| Directions |
From the records below, pull out every line that contains the word "cliff" and copy each one unchanged.

| Record set |
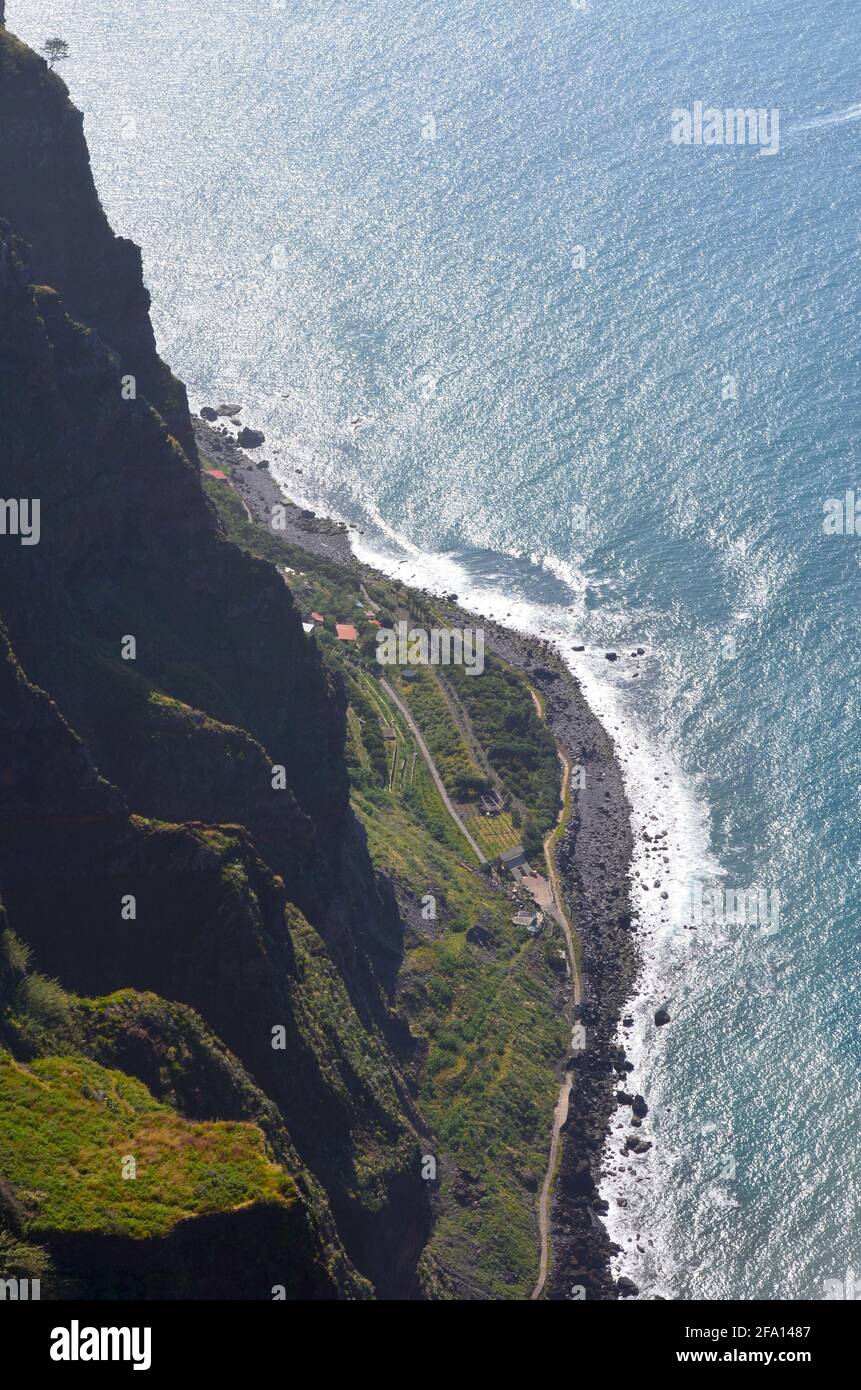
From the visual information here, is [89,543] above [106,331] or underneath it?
underneath

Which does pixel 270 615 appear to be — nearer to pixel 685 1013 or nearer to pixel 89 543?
pixel 89 543

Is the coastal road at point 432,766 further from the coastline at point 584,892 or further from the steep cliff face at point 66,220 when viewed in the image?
→ the steep cliff face at point 66,220

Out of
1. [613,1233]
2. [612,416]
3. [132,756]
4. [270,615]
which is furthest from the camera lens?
[612,416]

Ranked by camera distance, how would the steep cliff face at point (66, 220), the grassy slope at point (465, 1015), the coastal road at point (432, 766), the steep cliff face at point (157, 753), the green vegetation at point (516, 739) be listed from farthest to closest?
the green vegetation at point (516, 739)
the coastal road at point (432, 766)
the grassy slope at point (465, 1015)
the steep cliff face at point (66, 220)
the steep cliff face at point (157, 753)

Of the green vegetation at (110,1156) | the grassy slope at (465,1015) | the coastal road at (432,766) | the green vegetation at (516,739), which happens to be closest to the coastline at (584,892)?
the green vegetation at (516,739)

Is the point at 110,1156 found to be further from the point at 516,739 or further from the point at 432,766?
the point at 516,739
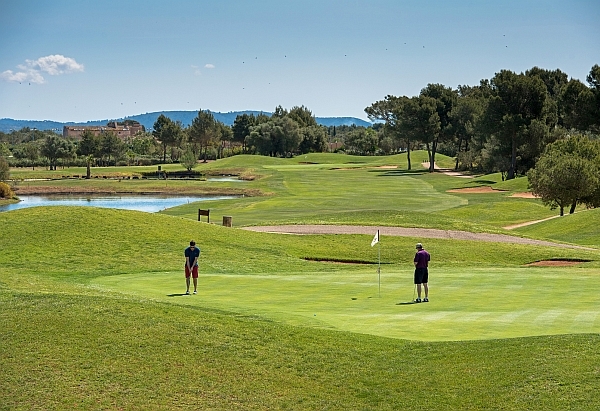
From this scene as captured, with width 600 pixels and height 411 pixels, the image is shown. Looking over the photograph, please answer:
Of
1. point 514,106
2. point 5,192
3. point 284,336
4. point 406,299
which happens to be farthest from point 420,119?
point 284,336

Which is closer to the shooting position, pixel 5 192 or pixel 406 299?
pixel 406 299

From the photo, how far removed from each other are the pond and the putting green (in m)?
57.1

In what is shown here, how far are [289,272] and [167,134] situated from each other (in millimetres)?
153252

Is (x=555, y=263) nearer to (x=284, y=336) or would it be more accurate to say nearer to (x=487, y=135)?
(x=284, y=336)

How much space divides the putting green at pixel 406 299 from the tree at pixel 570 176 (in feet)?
105

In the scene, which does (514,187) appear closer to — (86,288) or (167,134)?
(86,288)

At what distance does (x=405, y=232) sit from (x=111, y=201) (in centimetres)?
5582

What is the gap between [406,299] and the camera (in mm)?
23328

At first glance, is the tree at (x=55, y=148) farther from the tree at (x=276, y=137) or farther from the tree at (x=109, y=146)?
the tree at (x=276, y=137)

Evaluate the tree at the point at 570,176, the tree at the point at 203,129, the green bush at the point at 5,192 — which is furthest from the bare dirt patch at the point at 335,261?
the tree at the point at 203,129

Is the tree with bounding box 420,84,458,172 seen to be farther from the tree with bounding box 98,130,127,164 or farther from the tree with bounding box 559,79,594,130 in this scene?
the tree with bounding box 98,130,127,164

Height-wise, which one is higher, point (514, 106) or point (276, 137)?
point (514, 106)

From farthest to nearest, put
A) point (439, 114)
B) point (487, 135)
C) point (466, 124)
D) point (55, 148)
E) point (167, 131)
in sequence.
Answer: point (167, 131) → point (55, 148) → point (439, 114) → point (466, 124) → point (487, 135)

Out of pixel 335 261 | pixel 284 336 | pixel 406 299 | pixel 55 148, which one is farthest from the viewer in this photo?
pixel 55 148
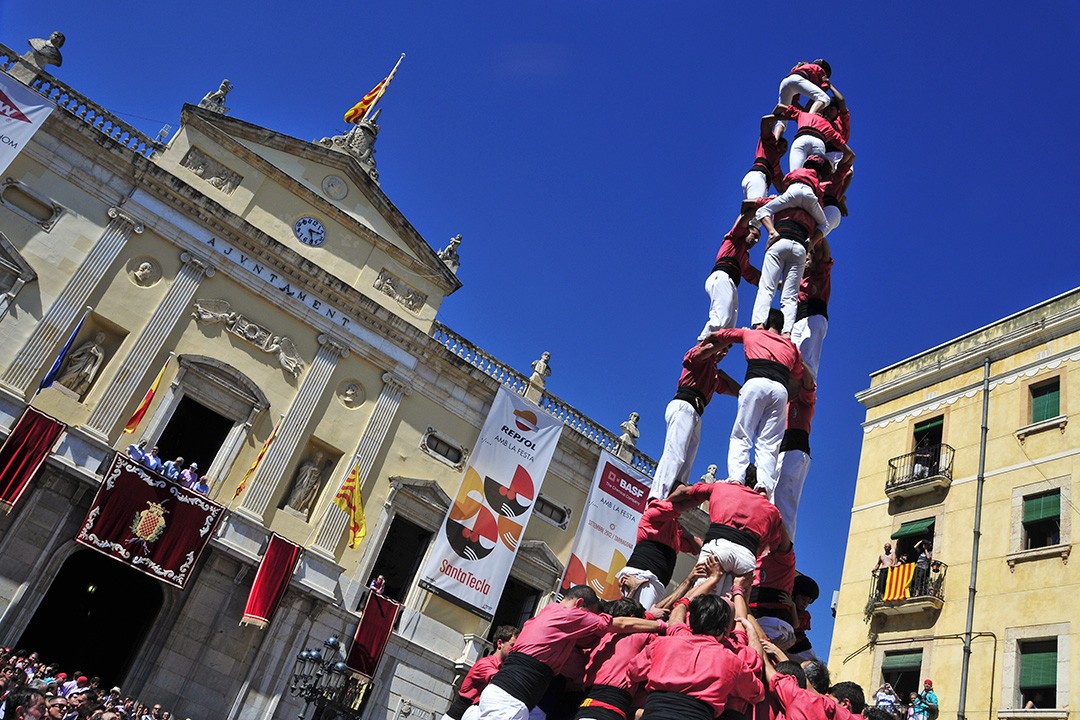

| Exercise output |
Is the coastal road at point 432,766 further from the coastline at point 584,892 or further from the steep cliff face at point 66,220 when viewed in the image?
→ the steep cliff face at point 66,220
Ranked by camera distance, how would the steep cliff face at point (66, 220), the grassy slope at point (465, 1015), the coastal road at point (432, 766), the steep cliff face at point (157, 753), the green vegetation at point (516, 739) be listed from farthest to closest?
the steep cliff face at point (66, 220)
the steep cliff face at point (157, 753)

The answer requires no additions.